▸ Assignment:
Nothing below is to be printed except the lines between the line holding "body_size: 526" and the line holding "var idAttr = $(this).attr('id');", inclusive, each exactly as it appears.
##### Provided data
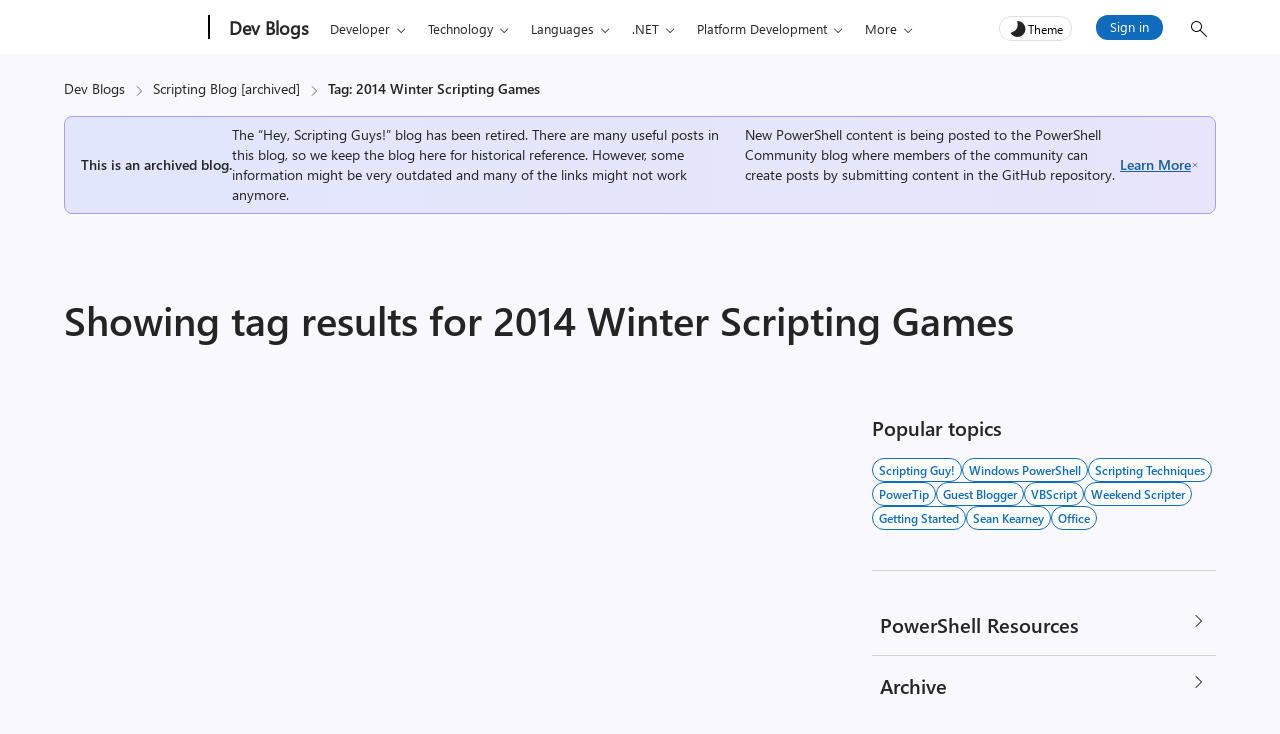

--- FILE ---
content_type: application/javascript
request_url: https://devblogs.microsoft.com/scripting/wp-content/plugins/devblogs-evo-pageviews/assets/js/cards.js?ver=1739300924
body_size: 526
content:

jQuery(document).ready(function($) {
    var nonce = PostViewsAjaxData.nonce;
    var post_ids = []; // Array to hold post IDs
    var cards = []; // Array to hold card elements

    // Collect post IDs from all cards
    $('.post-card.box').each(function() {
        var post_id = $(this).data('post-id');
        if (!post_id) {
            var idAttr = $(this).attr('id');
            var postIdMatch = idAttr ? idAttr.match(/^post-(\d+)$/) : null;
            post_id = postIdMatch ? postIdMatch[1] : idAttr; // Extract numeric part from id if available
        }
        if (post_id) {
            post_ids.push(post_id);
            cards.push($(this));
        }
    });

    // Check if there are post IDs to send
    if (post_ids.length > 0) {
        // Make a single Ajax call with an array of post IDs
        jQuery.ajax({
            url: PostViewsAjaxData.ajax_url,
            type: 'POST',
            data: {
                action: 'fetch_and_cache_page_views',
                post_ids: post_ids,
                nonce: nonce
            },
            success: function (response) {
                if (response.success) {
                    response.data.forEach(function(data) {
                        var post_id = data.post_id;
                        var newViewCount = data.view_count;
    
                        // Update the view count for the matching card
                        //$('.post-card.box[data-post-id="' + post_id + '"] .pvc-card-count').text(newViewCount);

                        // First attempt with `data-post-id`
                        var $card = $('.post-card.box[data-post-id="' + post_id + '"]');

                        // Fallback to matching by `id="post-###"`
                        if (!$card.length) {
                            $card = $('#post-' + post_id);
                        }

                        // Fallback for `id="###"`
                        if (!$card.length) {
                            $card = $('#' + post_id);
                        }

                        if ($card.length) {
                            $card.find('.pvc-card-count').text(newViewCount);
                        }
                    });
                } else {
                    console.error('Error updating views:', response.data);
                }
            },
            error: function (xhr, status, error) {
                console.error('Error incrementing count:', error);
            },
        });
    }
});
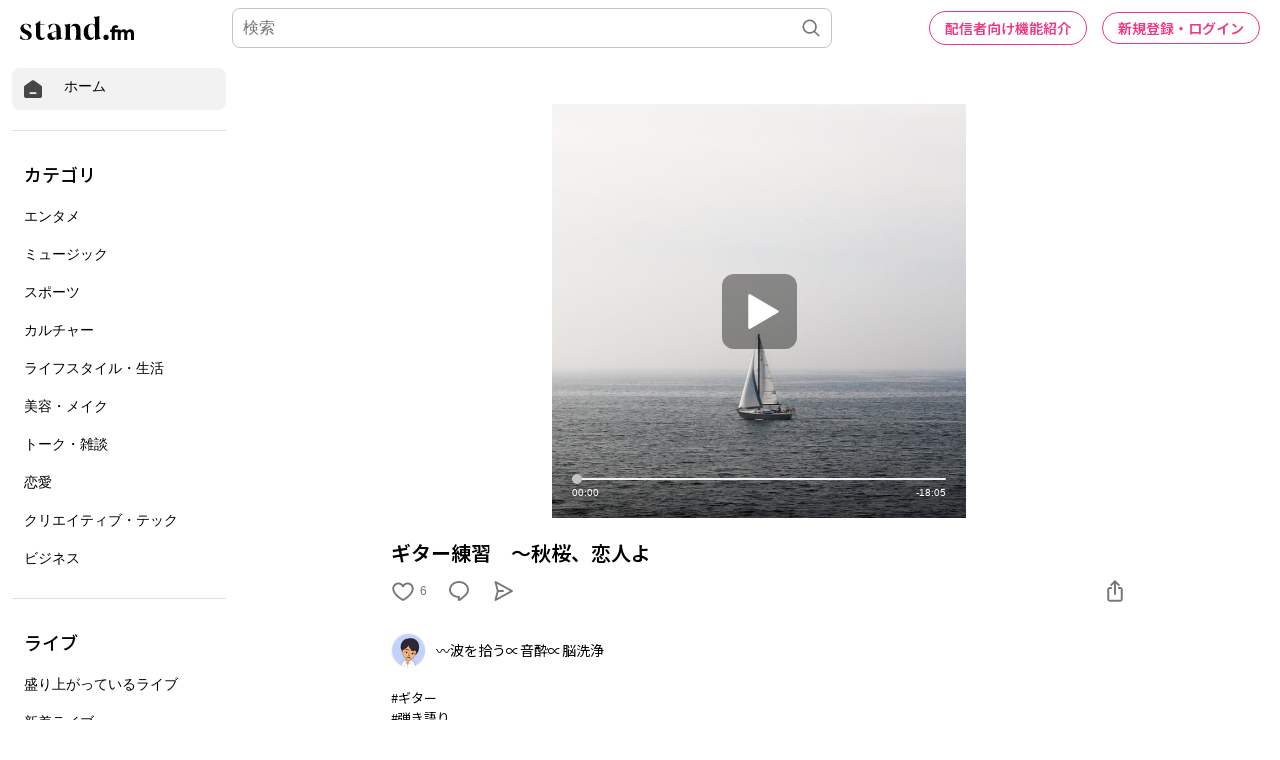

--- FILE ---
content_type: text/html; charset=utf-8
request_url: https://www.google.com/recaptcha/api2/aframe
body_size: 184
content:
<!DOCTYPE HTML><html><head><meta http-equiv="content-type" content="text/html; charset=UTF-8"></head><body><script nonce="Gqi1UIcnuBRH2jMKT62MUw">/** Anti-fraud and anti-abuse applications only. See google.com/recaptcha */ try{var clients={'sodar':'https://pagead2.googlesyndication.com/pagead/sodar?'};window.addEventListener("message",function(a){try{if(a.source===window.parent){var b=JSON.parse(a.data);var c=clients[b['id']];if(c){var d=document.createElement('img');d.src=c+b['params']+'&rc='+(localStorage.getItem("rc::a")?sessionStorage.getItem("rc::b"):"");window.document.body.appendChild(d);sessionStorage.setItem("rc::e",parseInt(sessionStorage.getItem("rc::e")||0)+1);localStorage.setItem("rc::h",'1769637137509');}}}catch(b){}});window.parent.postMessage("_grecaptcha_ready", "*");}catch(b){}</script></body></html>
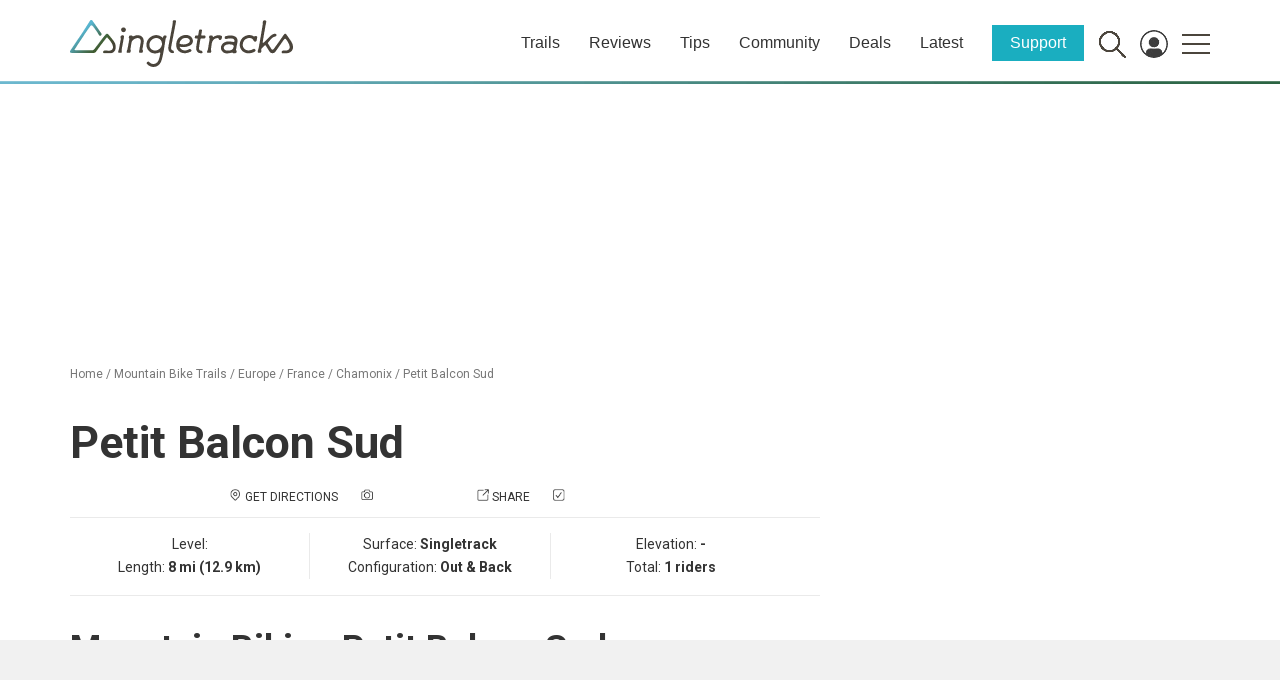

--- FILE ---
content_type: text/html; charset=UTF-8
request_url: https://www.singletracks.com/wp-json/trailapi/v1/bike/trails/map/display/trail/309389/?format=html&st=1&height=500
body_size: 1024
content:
##########
▸ Answer for the task:
body_size: 526
content:

jQuery(document).ready(function($) {
    var nonce = PostViewsAjaxData.nonce;
    var post_ids = []; // Array to hold post IDs
    var cards = []; // Array to hold card elements

    // Collect post IDs from all cards
    $('.post-card.box').each(function() {
        var post_id = $(this).data('post-id');
        if (!post_id) {
            var idAttr = $(this).attr('id');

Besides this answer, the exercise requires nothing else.